INSTRUCTION>
Can you reproduce, character for character, the part of the data that opens with the line containing "From farthest to" and closes with the line containing "(422,130) → (438,374) → (57,363) → (787,697)", including both of those lines and nothing else?

··· RECORDED DATA

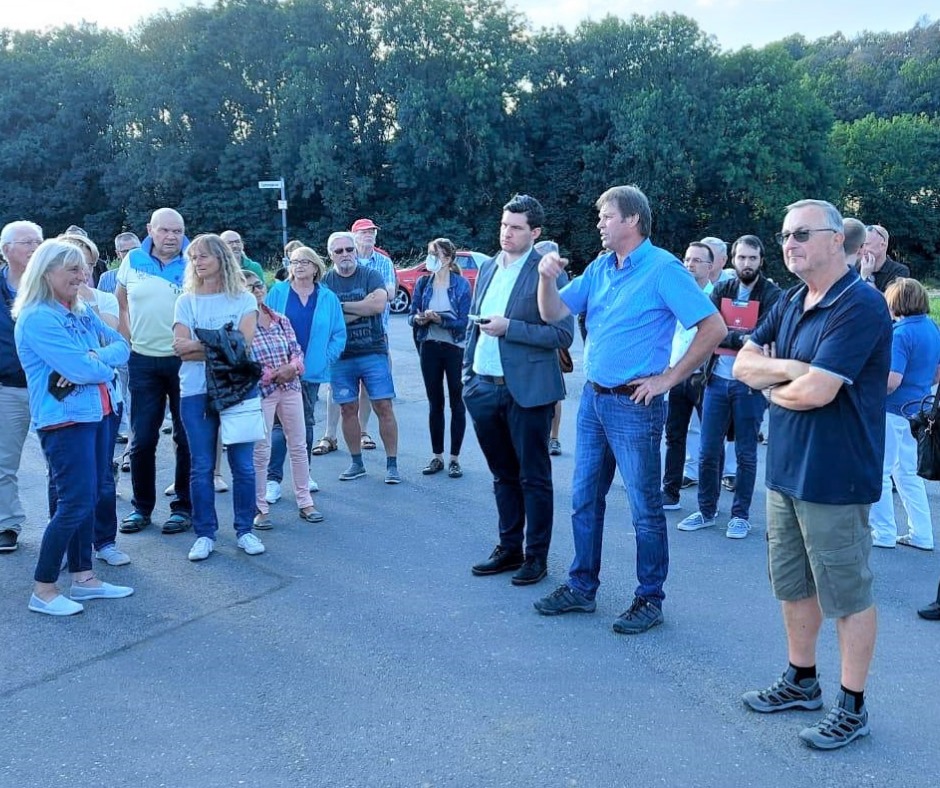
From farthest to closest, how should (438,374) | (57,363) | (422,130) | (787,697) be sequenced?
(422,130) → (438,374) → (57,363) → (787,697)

······
··· RECORDED DATA

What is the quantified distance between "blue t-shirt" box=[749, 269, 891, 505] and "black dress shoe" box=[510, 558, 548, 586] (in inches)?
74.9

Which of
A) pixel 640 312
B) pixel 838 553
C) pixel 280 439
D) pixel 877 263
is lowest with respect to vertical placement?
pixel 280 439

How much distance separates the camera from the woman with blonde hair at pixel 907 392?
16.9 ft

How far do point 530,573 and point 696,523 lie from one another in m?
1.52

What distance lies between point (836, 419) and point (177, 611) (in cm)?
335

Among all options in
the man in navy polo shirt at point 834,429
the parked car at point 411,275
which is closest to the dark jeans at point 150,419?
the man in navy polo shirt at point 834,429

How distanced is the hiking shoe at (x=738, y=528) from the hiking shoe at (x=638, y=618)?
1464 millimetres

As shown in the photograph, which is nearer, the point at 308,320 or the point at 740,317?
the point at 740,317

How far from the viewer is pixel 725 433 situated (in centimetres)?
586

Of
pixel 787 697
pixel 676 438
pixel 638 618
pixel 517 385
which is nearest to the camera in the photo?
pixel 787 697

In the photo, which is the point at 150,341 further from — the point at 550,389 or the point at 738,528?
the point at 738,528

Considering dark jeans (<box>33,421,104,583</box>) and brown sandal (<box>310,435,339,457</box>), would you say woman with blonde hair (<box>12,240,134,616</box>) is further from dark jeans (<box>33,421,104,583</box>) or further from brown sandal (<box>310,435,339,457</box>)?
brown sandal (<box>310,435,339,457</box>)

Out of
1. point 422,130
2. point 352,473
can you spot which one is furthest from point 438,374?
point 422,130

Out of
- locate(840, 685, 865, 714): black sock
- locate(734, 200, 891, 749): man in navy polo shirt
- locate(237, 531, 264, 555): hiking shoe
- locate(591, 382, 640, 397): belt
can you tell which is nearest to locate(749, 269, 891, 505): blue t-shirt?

······

OUTPUT FOR THIS EXERCISE>
From farthest to closest, how should (438,374) | (57,363) | (422,130) | (787,697) be sequenced?
(422,130) → (438,374) → (57,363) → (787,697)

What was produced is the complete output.